| PROVIDED PASSAGE |
□ □ □ □ □
Credit: GETTY

The precise spatiotemporal patterns of gene expression that are required during the development of multicellular organisms are largely governed by the binding of transcription factors to cis-regulatory sequences. Although many methods have been successful in identifying specific cis-regulatory modules (CRMs), it remains difficult to systematically describe the location and function of CRMs in a specific developmental process. This paper presents a novel computational approach that tackles this challenge and has led to the most complete, quantitative description to date of the control network for fruitfly embryo anteroposterior patterning.

Kazemian and colleagues developed a regression-based model that estimates the potential of a genomic region to control the spatially restricted expression of a nearby gene, which they term the 'pattern-generating potential' (PGP) of the region. The model integrates information on the DNA-binding specificity of transcription factors, sequence conservation, patterns of expression of transcription factors and gene expression data sets. The inclusion of target gene expression information is a key difference from previous models of this type as it allows quantitative prediction of the function of CRMs. Considering patterns of expression of the transcription factors themselves ensures that the predictions are appropriate for a specific developmental time point and cell type.
□ □ □ □ □
| DATA SEGMENT |
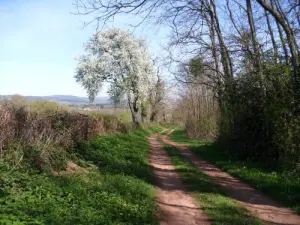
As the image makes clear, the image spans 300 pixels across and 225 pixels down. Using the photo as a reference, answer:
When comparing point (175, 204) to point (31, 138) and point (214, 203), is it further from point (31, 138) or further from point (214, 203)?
point (31, 138)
□ □ □ □ □
| TASK SET |
**A.** Name every kind of information that the regression model in the passage on fruitfly embryo patterning brings together.
**B.** Continue the write-up on the pattern-generating potential model for fruitfly anteroposterior patterning, starting after its last sentence.

| EXERCISE ANSWERS |
**A.**
- The DNA-binding specificity of transcription factors
- Sequence conservation
- Patterns of expression of transcription factors
- Gene expression data sets

**B.**
The authors chose a well-characterized developmental process — fruitfly embryo anteroposterior patterning — for training and testing their model, and this approach should be applicable in any system for which there is adequate information on transcription factor-binding specificity and gene expression patterns. The CRMs predicted by the PGP model are supported by data from previous genome-wide chromatin immunopreciptation (ChIP) studies, and the authors suggest that their modelling approach can be more informative than ChIP because many of the sites bound by transcription factors in vivo may not be regulatory in a specific context. The results from this study also suggest that many genes seem to have multiple CRMs that drive the same expression pattern — whether this is a widespread phenomenon in embryonic development will be an interesting question to explore.